**본문**:
C 확장과 대안

Cython, Numba, ctypes로 Python의 속도 한계를 극복합니다.

설치

pip install cython numba cffi

Numba — JIT 컴파일러 (가장 쉬운 방법)

from numba import njit, jit, prange
import numpy as np
import time


# ── 기본 @njit ────────────────────────────────────────────
@njit
def sum_squares(n: int) -> float:
    total = 0.0
    for i in range(n):
        total += i * i
    return total


# 첫 호출 시 컴파일 (워밍업)
sum_squares(100)

# 비교
start = time.perf_counter()
result_py = sum(i * i for i in range(10_000_000))
print(f"Python: {time.perf_counter() - start:.3f}s")

start = time.perf_counter()
result_nb = sum_squares(10_000_000)
print(f"Numba:  {time.perf_counter() - start:.3f}s")


# ── NumPy 배열 처리 ───────────────────────────────────────
@njit(parallel=True)  # 병렬 처리
def parallel_sum(arr: np.ndarray) -> float:
    total = 0.0
    for i in prange(len(arr)):  # prange = 병렬 range
        total += arr[i]
    return total


arr = np.random.random(10_000_000)
result = parallel_sum(arr)


# ── 벡터화 ufunc ──────────────────────────────────────────
from numba import vectorize, float64


@vectorize([float64(float64, float64)])
def clip_and_scale(x, threshold):
    if x > threshold:
        return threshold
    return x * 2.0


data = np.array([1.0, 3.0, 5.0, 2.0, 4.0])
result = clip_and_scale(data, 3.0)  # NumPy ufunc처럼 작동

Cython — Python을 C로 컴파일

# fibonacci.pyx — Cython 소스 파일
# cdef: C 타입 선언으로 속도 향상

# --- fibonacci.pyx ---
# def fib_py(n):          # 순수 Python 함수
#     if n <= 1: return n
#     return fib_py(n-1) + fib_py(n-2)
#
# cpdef long fib_c(long n):  # C 타입 선언
#     if n <= 1: return n
#     return fib_c(n-1) + fib_c(n-2)
#
# cdef long fib_internal(long n):  # C 전용 (Python에서 호출 불가)

**제공 자료**:
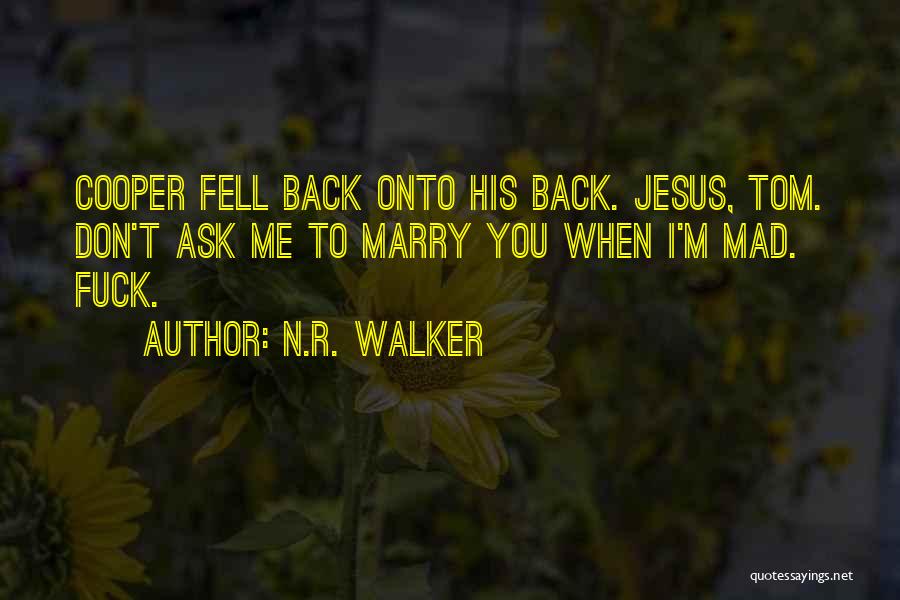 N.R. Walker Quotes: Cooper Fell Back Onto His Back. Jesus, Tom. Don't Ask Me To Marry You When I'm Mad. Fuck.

**과제 설명**: 본문의 "Cython, Numba, ctypes로 Python의 속도 한계를 극복합니다." 문장을 영어로 번역해 주세요.

**과제 답변**: Overcome Python's speed limits with Cython, Numba, and ctypes.